Johan I van Brunswijk-Lüneburg (circa 1242 - 13 december 1277) was van 1252 tot aan zijn dood hertog van Brunswijk-Lüneburg. Hij behoorde tot het huis Welfen.
Levensloop
Johan was de tweede zoon van hertog Otto I van Brunswijk-Lüneburg en diens echtgenote Mathilde, dochter van markgraaf Albrecht II van Brandenburg. Zijn vader was de eerste hertog van Brunswijk-Lüneburg geworden nadat hij de Saksische allodiale bezittingen van het huis Welfen ontvangen had van keizer Frederik II.
Na de dood van zijn vader in 1252 erfde Johan samen met zijn oudere broer Albrecht I het hertogdom Brunswijk-Lüneburg, dat ze gezamenlijk bestuurden. De broers raakten het echter niet eens over wie het hertogdom moest regeren en in 1267 besloten ze om hun gezamenlijke domeinen onderling te verdelen. In 1269 vond deze verdeling plaats: Albrecht kreeg het hertogdom Brunswijk-Wolfenbüttel en Johan behield de overgebleven gebieden van het hertogdom Brunswijk-Lüneburg. Hiermee was de Johan de stichter van het Oudere Huis Lüneburg binnen het huis Welfen.
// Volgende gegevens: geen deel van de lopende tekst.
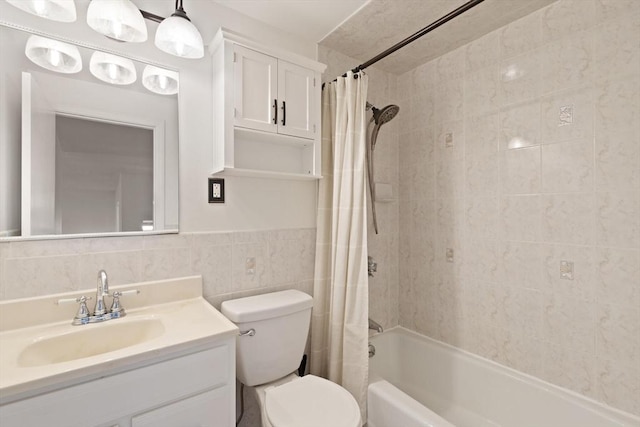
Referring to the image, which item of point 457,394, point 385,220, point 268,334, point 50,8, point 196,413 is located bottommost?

Tijdens een felle vete met graaf Günzel III van Schwerin slaagde Johan erin om de vesting Uelzen te bemachtigen, waarna hij de vesting in 1270 stadsrechten gaf. Ook probeerde hij tevergeefs om de controle over de zoutmijnen van Lüneburg te bemachtigen en gaf hij de stadsburgers van Lüneburg een monopolie om de zouthandel in zijn hertogdom te kunnen controleren.
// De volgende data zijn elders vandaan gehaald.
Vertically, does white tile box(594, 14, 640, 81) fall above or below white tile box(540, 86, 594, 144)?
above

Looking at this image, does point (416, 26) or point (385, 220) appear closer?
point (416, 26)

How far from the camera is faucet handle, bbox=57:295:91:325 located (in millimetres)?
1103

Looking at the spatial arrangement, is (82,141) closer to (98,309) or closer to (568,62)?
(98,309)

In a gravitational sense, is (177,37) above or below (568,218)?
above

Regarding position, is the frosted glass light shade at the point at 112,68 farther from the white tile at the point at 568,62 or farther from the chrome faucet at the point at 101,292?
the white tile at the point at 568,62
In december 1277 overleed Johan. Hij werd begraven in de Sint-Michaëlkerk van Lüneburg. Zijn zoon Otto II volgde hem op als hertog van Brunswijk-Lüneburg.
Huwelijk en nakomelingen
In 1265 huwde Johan met Liutgard (overleden in 1289), dochter van graaf Gerard I van Holstein-Itzehoe. Ze kregen volgende kinderen:
Daarnaast had hij ook een buitenechtelijke zoon Hendrik (overleden in 1324), die kanunnik was in Walsrode.